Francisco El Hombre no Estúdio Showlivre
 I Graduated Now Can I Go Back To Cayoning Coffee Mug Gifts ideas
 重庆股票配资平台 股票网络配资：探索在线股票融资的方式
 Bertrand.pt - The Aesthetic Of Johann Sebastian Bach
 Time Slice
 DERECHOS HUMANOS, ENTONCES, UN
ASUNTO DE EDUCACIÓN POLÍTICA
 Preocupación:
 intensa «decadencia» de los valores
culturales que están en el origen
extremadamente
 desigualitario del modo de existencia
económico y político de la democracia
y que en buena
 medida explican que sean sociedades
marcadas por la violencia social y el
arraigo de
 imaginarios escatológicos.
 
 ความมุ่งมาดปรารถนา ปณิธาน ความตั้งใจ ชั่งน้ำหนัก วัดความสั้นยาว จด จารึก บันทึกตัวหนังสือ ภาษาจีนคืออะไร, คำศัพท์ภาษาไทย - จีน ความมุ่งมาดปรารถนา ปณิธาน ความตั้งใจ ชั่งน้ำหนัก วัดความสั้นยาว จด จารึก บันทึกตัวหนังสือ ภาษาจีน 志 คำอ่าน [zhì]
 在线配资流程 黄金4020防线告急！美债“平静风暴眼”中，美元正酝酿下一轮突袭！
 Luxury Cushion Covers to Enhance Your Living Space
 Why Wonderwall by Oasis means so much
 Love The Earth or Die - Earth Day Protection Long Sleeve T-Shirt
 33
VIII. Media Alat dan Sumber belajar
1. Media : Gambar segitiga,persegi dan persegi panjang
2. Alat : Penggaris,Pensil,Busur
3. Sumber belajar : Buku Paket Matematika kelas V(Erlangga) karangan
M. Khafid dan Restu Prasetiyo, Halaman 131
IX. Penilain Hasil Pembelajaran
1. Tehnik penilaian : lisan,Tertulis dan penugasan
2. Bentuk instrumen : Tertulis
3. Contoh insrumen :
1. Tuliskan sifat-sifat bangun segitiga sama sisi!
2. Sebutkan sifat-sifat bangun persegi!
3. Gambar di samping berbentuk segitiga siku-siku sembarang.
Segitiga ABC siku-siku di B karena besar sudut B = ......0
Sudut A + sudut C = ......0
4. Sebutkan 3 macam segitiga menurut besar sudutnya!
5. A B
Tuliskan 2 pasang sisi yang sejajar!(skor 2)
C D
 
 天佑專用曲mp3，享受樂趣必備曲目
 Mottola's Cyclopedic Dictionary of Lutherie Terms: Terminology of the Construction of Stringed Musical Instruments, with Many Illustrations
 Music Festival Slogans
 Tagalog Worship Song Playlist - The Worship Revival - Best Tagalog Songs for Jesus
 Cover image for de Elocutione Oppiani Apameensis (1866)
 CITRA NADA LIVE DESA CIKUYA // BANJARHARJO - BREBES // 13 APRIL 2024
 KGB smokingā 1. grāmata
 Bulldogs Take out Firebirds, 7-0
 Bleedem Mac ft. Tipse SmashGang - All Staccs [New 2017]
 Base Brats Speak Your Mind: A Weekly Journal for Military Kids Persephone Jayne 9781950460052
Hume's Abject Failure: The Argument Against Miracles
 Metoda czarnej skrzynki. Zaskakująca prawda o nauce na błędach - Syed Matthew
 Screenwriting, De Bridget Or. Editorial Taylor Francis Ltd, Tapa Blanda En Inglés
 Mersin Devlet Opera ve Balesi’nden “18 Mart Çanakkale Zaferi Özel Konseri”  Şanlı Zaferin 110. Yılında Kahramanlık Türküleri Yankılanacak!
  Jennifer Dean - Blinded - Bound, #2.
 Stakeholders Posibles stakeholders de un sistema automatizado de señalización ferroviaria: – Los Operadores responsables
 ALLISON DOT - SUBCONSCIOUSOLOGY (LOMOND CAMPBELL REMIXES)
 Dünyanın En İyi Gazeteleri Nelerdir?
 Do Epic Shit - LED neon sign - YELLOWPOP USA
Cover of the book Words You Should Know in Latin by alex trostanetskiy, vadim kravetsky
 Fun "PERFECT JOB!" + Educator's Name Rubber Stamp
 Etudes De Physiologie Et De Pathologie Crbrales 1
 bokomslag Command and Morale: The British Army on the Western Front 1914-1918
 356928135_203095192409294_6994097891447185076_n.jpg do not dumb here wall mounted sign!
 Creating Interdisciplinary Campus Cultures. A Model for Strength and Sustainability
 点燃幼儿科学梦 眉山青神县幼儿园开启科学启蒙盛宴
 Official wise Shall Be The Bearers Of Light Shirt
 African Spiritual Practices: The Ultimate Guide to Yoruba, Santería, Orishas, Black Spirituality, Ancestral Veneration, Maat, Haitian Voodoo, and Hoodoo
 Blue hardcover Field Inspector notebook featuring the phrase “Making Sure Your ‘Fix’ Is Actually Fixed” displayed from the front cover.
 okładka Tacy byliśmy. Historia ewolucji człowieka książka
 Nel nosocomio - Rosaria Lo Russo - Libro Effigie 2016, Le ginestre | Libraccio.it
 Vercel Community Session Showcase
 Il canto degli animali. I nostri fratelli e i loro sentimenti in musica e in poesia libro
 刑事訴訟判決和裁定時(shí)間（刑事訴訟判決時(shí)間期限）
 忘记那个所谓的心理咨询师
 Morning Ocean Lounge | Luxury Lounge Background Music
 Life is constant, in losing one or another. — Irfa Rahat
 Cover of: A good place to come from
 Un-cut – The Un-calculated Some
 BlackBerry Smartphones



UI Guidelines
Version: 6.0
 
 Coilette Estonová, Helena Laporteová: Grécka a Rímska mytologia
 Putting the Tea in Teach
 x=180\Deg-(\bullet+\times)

Required action:
Extract every line from the records above that contains the word "Your".

Answer space:
 Luxury Cushion Covers to Enhance Your Living Space
 Base Brats Speak Your Mind: A Weekly Journal for Military Kids Persephone Jayne 9781950460052
 Blue hardcover Field Inspector notebook featuring the phrase “Making Sure Your ‘Fix’ Is Actually Fixed” displayed from the front cover.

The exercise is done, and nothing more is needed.